Page extract:
—————

Table 1 GAGE applied to the two lung cancer datasets of large sample sizes
Table 2 Comparison between GAGE, PAGE and GSEA results from the two lung cancer datasets

Several major mechanistic themes predictive of poor clinical outcomes emerged from the list of top gene sets inferred by GAGE. These themes included G-protein coupled receptors (GPCRS) associated signals (sets 1, 2, 6, 9, 10 of Boston and sets 1, 2, 7 of Michigan in Table 1), thrombosis or blood coagulation activation (sets 3, 4, 5, 8 of Boston and set 8, 10 of Michigan in Table 1), and hormone and cytokine (sets ranking >10 of Boston not shown, and set 3, 4, 9 of Michigan in Table 1). Indeed, G-protein-coupled receptors, the largest family of cell-surface molecules involved in signal transmission, have emerged as crucial players in the growth and metastasis of multiple human cancers [24, 25]. Thrombosis or blood coagulation activation has been implicated in the disease and is an predictor for poor survival rates for lung cancer patients [26, 27]. Androgen level and cytokine profiles influence clinic outcomes of non-small cell lung cancer [28, 29]. All these factors are likely the major causal or contributing mechanisms for non-small cell lung cancer progress and metastasis.

—————

Given data:
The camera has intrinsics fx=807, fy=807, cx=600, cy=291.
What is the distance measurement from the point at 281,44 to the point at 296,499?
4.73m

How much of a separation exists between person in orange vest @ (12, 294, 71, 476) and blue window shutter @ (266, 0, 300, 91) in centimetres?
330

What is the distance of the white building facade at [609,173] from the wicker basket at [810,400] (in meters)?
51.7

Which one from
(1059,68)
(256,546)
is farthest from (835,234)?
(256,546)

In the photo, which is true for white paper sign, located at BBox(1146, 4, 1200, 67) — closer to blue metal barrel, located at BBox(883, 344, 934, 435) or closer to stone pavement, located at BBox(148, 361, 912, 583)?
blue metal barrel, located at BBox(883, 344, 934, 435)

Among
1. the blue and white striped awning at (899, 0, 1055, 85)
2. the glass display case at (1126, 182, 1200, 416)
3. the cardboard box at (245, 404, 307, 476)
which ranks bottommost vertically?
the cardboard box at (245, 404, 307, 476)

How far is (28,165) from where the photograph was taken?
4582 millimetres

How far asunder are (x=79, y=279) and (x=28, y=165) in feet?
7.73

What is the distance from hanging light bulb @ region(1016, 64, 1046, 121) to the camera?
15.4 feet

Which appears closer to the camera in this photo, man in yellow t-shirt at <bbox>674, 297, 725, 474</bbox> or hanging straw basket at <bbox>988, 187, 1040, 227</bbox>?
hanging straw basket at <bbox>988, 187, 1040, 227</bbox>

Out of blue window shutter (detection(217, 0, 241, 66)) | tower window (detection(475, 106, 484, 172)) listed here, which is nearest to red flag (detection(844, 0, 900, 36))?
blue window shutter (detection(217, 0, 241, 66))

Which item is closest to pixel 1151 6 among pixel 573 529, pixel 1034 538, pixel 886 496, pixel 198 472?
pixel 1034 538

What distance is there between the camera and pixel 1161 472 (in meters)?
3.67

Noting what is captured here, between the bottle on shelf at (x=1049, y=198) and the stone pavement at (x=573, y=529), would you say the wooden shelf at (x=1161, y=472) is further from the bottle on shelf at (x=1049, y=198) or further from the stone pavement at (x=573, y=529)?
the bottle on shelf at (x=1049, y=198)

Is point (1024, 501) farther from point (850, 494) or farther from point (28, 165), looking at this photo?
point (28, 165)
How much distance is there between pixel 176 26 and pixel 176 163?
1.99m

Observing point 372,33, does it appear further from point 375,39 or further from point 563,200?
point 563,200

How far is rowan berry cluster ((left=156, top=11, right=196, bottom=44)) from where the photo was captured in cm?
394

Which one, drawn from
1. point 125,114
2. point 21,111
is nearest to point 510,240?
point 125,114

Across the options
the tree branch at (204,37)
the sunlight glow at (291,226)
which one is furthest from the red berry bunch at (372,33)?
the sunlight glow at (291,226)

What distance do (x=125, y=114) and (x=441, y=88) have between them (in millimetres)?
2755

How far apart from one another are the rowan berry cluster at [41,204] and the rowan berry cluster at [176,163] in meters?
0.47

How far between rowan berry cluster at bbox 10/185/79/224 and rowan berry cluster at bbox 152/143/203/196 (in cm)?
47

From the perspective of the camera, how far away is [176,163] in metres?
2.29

—————

Task statement: According to the lung cancer gene set text, what is the largest family of cell-surface molecules involved in signal transmission?

Result below: G-protein-coupled receptors.